Salim a atteint l’âge d’homme et comprend ce que les hommes comprennent. Il entre chez nous, et je pense qu’Abou Hudhaïfah n’est pas content de cela. Le Prophète a dit : « Allaitez-le, et vous lui serez interdits. » Alors elle l’allaita, et le mécontentement d’Abou Hudhaïfah disparut. Elle est revenue vers lui et lui a dit : « Je l’ai allaité et le mécontentement d’Abou Hudhaïfah a disparu. »
Le Livre du Mariage - Sunan an-Nasa'i 3323
Un commentaire sur le hadith concernant le radāʿ (allaitement) établissant des relations de mahram.
Analyse Textuelle
Cette narration concerne Salim, l'esclave affranchi d'Abu Hudhaifah, qui avait atteint la maturité physique. Son entrée sans restriction dans le ménage a causé de l'inconfort à Abu Hudhaifah en raison de préoccupations potentielles de vie privée avec des hommes non-mahram.
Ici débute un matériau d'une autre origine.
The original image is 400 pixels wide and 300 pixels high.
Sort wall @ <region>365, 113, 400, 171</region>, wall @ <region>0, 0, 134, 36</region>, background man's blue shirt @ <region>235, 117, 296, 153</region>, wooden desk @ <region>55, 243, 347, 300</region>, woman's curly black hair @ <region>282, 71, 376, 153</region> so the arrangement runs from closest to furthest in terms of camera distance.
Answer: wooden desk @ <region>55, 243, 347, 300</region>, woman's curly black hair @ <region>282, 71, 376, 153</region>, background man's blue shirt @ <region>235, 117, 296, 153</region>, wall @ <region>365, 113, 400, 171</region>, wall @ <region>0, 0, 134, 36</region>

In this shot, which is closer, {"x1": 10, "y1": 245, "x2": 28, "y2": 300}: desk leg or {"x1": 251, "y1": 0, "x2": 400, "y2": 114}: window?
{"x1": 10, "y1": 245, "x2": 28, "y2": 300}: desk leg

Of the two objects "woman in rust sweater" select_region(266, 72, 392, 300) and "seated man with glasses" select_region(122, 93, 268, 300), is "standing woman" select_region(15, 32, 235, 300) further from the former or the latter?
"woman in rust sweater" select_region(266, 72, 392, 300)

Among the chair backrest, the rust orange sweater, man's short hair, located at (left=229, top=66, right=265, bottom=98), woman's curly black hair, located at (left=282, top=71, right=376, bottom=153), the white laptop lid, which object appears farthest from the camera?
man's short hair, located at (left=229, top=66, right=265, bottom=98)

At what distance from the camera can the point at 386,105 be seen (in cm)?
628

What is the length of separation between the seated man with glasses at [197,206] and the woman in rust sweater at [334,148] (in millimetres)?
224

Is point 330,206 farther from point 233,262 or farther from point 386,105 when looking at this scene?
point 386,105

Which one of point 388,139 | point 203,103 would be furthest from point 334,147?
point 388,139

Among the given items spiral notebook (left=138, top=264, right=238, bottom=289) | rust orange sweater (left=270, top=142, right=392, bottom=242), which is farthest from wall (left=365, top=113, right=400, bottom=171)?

La solution du Prophète démontre le principe juridique que le radāʿ (allaitement) établit la même relation de mahram que la parenté par le sang, supprimant ainsi la cause originelle de malaise.
Règlements Juridiques
Les savants s'accordent à dire que cinq séances d'allaitement établissent le statut de mahram, basé sur le consensus des Compagnons. Cette règle s'applique quel que soit l'âge, comme démontré par la maturité de Salim.
L'interdiction créée par le radāʿ est permanente et complète, englobant le mariage et l'assouplissement des exigences du hijab, tout comme avec les relations de sang.
Sagesse et Application
Cette règle préserve l'harmonie familiale et protège la vie privée du ménage tout en fournissant une solution conforme à la Charia à l'inconfort social.
L'incident illustre la nature complète de la loi islamique, abordant à la fois les préoccupations spirituelles et sociales pratiques grâce à des solutions divinement inspirées.